- _WHAT NEEDS TO BE DONE_
From the entries below, please output exactly the lines starting at the one containing "10 yıl sonra ilk yolcu uçağı indi" and ending at the one containing "Москва приняла около", both included.

::: SOURCE RECORDS :::

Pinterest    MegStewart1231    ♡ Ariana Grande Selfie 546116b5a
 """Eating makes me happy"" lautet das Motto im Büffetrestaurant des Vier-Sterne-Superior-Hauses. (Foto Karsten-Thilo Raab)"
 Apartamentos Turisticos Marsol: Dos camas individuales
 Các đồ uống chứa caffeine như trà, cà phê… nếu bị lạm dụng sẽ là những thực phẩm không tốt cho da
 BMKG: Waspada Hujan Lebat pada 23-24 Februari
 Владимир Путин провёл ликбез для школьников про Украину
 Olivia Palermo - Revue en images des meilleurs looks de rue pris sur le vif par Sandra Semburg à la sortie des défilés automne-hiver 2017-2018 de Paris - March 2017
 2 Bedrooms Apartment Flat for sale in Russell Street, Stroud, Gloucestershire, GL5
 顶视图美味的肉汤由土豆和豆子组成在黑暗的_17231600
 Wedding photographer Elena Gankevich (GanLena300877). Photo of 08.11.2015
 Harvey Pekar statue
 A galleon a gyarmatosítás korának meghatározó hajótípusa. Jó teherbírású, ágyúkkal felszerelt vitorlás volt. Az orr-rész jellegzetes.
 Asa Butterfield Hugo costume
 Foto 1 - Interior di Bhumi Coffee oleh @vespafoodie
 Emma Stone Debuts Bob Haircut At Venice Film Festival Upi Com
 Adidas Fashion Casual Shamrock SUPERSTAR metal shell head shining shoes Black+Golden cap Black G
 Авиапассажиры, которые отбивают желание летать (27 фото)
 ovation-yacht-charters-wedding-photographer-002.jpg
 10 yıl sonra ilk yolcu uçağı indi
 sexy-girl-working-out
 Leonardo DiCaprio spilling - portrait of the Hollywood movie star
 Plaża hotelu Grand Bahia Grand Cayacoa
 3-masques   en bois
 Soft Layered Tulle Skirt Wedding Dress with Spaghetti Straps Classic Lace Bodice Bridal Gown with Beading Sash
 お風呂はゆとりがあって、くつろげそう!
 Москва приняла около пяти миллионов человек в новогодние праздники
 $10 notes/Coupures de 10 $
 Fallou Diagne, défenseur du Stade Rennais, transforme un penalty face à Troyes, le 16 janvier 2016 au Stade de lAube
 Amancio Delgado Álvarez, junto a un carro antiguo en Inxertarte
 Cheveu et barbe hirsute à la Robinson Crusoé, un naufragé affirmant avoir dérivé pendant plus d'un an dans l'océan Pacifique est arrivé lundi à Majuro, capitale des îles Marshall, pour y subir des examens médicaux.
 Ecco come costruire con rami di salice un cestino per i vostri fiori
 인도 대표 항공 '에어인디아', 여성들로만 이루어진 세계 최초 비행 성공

:::

- _EXERCISE RESPONSE_
 10 yıl sonra ilk yolcu uçağı indi
 sexy-girl-working-out
 Leonardo DiCaprio spilling - portrait of the Hollywood movie star
 Plaża hotelu Grand Bahia Grand Cayacoa
 3-masques   en bois
 Soft Layered Tulle Skirt Wedding Dress with Spaghetti Straps Classic Lace Bodice Bridal Gown with Beading Sash
 お風呂はゆとりがあって、くつろげそう!
 Москва приняла около пяти миллионов человек в новогодние праздники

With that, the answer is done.